Sedangkan di dalam kamar. Jiu berusaha menetralkan kembali napasnya dan menghapus sisa air mata yang masih ada di wajahnya. Pintu dibuka oleh Jiu.

"Kenapa? Turun, yuk," ajak Dara sambil memgang pergelangan tangan Jiu dan Rean mengusap pelan rambut Jiu yang sudah tak tertata rapi.

Mereka bertiga duduk di ruang keluarga membicarakan acara malam ini.

"Kenapa tadi, Ji?" tanya pria bermata panda itu.

"Jiu nggak mau Pa dijodohin sama Joan," jawab Jiu.

"Ji, perusahaan kita masih baru, masih muda, butuh berkembang. Perusaan keluarga Joan itu bisa jadi rekan buat nguatin perusahaan kita.

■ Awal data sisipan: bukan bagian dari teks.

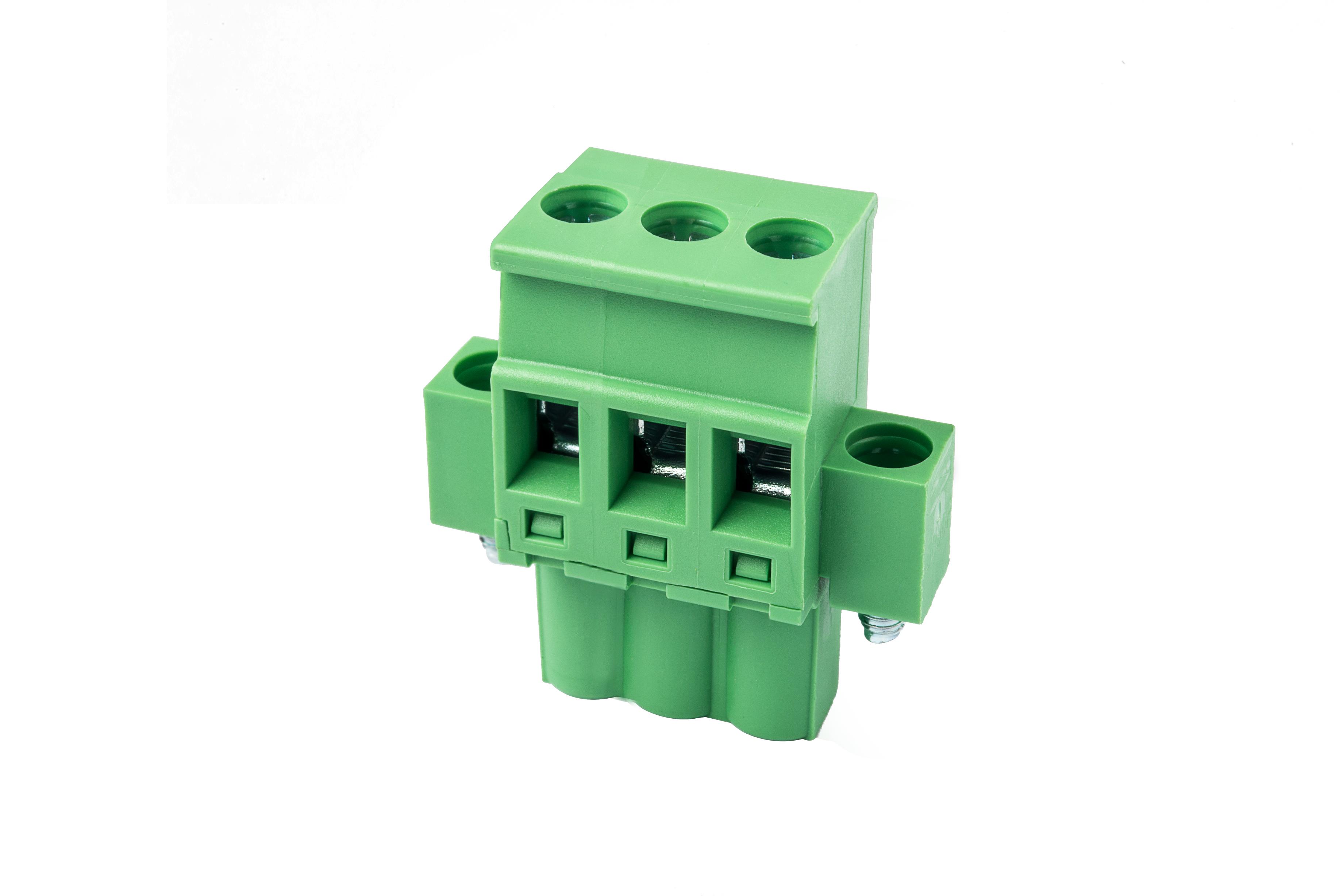 product Photo 2ESDPLM-03P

Ini juga berat buat Papa sebenernya kalau permintaannya harus ngorbanin kamu," jelas Rean.

"Jadi Jiu Papa korbanin buat perusahaan kita?" tanya Jiu berkata-kata.

"Kamu juga pernah bilang, 'kan kalau nggak mau jatuh miskin?"

"Iya, Pa! Tapi Jiu juga nggak mau kalau kayak gini! Kita jalanin pelan-pelan aja perusahaannya!"

"Nggak ada cara lain, Ji! Kita nggak bakal kuat buat biaya semuanya sendiri."

Sedangkan Dara hanya bisa diam. Hatinya sebenarnya tak kuasa untuk melihat semua ini.

"Plis, Pa! Jiu mungkin bisa terima laki-laki yang Papa jodohin. Tapi tolong jangan Joan!" Air mata dan nada bicara Jiu sudah tak terkontrol.

"Kenapa?"

"Ayo kita buat persetujuan. Jiu akan nyari cowok yang setara bahkan kalau bisa punya harta lebih dari Joan, Pa!"

"Oke! Papa kasih waktu sampai kamu lulus SMA. Kalau itu nggak berhasil. Terpaksa, kamu harus mau sama Joan."

"Tapi satu hal yang harus Papa sama Mama tahu! Jiu udah punya pacar!" Setelah mengatakan itu Jiu segera berlari kembali ke kamarnya. Ia masuk ke dalam ruangan kamar rahasianya yang didominasi oleh warna hitam itu.

Hanya nama Hendery yang sedari tadi berputar di otak Jiu. Rasanya Jiu  benar-benar hancur malam ini.